** BEGIN Stored records **
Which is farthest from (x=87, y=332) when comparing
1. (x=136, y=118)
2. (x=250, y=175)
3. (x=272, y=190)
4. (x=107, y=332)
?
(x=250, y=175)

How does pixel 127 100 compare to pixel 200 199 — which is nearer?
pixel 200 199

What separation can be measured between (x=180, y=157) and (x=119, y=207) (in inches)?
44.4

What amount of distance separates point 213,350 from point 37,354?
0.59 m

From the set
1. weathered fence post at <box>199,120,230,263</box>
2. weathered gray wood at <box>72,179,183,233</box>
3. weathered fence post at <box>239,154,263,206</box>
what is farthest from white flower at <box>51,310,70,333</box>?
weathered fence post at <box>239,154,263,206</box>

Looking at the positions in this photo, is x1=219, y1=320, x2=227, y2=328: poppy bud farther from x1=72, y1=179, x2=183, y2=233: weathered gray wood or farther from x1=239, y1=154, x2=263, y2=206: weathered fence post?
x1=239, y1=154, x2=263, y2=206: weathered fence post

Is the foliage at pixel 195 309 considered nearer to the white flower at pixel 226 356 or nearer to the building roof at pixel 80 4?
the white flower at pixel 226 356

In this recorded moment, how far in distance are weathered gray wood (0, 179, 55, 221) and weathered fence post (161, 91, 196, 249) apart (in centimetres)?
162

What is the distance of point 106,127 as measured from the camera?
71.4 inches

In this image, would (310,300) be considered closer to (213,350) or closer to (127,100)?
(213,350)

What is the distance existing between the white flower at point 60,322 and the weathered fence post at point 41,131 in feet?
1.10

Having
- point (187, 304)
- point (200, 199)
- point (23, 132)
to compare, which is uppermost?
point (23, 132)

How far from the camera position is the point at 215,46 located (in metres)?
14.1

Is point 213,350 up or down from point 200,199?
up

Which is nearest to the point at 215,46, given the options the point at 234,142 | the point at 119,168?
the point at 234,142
** END Stored records **
#### What you are asked to do
Keep only the lines from the one containing "Looking at the" to the end of the entries, and repeat them exactly.

#### Answer
Looking at the positions in this photo, is x1=219, y1=320, x2=227, y2=328: poppy bud farther from x1=72, y1=179, x2=183, y2=233: weathered gray wood or farther from x1=239, y1=154, x2=263, y2=206: weathered fence post?
x1=239, y1=154, x2=263, y2=206: weathered fence post

Is the foliage at pixel 195 309 considered nearer to the white flower at pixel 226 356 or nearer to the building roof at pixel 80 4?
the white flower at pixel 226 356

In this recorded moment, how far in distance are weathered gray wood (0, 179, 55, 221) and weathered fence post (161, 91, 196, 249) apart (in centimetres)?
162

What is the distance of point 106,127 as measured from the camera?
71.4 inches

In this image, would (310,300) be considered closer to (213,350) or closer to (127,100)?
(213,350)

What is the distance existing between the white flower at point 60,322 and the weathered fence post at point 41,131 in feet?
1.10

Having
- point (187, 304)
- point (200, 199)
- point (23, 132)
to compare, which is uppermost?
point (23, 132)

How far from the camera position is the point at 215,46 located (in metres)?
14.1

Is point 213,350 up or down from point 200,199?
up

Which is nearest to the point at 215,46, given the options the point at 234,142 | the point at 119,168?
the point at 234,142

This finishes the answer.